→ УСЛОВИЯ ЗАДАНИЙ:
a: Перепечатайте из отрывка о полемике Салтыкова фрагмент, который начинается словами «Обращаясь к Н.» и продолжается вплоть до слов «написан не был.».
b: Как называлась статья, которой Катков откликнулся на выступление Салтыкова, согласно отрывку о полемике Салтыкова?

→ ПРЕДОСТАВЛЕННЫЙ ОТРЫВОК:
=-=-=

Не оставили без «внимания» выступление Салтыкова и те, против кого оно было направлено. Катков отозвался на него упомянутой выше саморазоблачительной статьей «В мире курьезов». Аксаков же посвятил полемике с рассуждением сатирика о «единении с народом» резкие реплики в двух передовых статьях своей «Руси»[337].

Обращаясь к Н. К. Михайловскому с просьбой прислать ему номер «Руси», в котором появилась первая статья, Салтыков писал: «Я прочитал в «Новом времени», что Аксаков в этом № прочел мне «отповедь», и потому интересуюсь. Может быть, и напишу что-нибудь по этому поводу, если стоит» (письмо от 7/19 июля 1881 г.). Ответ Аксакову написан не был.

Псой Стахич Замухрышкин — один из растленных «героев» в «Игроках» Гоголя.

=-=-=

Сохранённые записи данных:
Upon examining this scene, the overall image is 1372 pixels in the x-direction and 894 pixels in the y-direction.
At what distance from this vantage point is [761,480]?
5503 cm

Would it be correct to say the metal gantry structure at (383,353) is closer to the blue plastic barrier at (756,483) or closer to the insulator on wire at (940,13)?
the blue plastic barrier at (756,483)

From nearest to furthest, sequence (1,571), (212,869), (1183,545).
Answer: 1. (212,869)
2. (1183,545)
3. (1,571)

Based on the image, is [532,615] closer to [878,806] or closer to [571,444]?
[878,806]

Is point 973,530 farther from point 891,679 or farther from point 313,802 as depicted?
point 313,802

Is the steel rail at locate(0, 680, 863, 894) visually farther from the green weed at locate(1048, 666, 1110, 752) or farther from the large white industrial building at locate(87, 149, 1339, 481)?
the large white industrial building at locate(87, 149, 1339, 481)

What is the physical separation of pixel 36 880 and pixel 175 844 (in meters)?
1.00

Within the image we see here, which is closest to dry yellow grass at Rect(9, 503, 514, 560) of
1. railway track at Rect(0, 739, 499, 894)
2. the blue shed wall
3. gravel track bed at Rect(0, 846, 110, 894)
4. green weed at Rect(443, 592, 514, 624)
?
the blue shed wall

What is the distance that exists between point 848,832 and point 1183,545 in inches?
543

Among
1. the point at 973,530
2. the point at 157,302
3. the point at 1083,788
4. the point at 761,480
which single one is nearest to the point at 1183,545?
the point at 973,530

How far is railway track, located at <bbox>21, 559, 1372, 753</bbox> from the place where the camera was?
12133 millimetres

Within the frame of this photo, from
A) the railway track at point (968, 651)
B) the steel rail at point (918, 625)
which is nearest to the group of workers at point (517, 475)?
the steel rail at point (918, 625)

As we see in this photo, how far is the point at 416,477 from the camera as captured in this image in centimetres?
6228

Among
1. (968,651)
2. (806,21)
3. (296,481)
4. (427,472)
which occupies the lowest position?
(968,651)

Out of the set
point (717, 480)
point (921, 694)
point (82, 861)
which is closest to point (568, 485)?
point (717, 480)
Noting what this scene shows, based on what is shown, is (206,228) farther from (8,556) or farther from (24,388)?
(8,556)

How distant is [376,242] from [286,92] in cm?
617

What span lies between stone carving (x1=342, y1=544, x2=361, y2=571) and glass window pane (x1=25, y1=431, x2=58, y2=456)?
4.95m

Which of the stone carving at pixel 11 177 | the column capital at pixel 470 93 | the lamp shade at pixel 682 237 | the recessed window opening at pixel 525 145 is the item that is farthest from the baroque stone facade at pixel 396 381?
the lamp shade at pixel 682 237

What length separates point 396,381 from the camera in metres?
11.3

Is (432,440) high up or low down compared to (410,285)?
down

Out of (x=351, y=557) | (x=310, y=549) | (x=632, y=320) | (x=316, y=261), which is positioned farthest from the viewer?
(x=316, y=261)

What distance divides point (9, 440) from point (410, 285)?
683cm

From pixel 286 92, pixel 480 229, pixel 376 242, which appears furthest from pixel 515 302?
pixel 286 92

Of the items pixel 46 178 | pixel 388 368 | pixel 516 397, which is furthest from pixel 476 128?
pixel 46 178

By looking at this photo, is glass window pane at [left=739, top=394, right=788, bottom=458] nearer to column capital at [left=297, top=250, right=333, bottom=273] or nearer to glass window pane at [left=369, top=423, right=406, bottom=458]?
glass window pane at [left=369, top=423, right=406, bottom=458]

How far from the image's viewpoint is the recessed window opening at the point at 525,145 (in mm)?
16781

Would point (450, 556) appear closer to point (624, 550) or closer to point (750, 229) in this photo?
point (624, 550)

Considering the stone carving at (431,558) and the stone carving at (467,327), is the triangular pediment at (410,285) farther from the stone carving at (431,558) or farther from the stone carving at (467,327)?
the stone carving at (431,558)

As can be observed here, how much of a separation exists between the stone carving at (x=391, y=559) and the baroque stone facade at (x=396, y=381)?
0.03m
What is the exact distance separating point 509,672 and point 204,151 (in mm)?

=-=-=

→ ВЫПОЛНЕННЫЕ ЗАДАНИЯ:
a:
Обращаясь к Н. К. Михайловскому с просьбой прислать ему номер «Руси», в котором появилась первая статья, Салтыков писал: «Я прочитал в «Новом времени», что Аксаков в этом № прочел мне «отповедь», и потому интересуюсь. Может быть, и напишу что-нибудь по этому поводу, если стоит» (письмо от 7/19 июля 1881 г.). Ответ Аксакову написан не был.

b: «В мире курьезов».